* Document extract:
## START

"A model also for other countries"

Instead of reviewing laws and policies in their offices, bureaucrats tour the country, hold public meetings and communicate with citizens via social media. An initiative in Tanzania can serve as example for other countries wishing to revive local democracy and expand their political and legal repertoire, believes anthropologist Knut Christian Myhre, who is currently writing a book on the topic.

NGO-staff are teaching land rights in rural areas. Acquisitions of land by foreign investors and multinational companies are on the rise. Photo: Knut Christian Myhre

Which kind of knowledge is taken seriously, and which knowledge is regarded as irrelevant? What is the relationship between knowledge, power and the state of the world? These were some of the questions that researchers were discussing at the second international workshop by the Overheating Project, titled "Knowledge and Power".

## END

* What to do:
In the article about the Tanzania initiative, what was the title of the Overheating Project's second international workshop?

* Given information:
## START

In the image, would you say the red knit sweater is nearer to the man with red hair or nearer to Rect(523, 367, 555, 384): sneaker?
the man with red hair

## END

* Reply to the exercise:
"Knowledge and Power"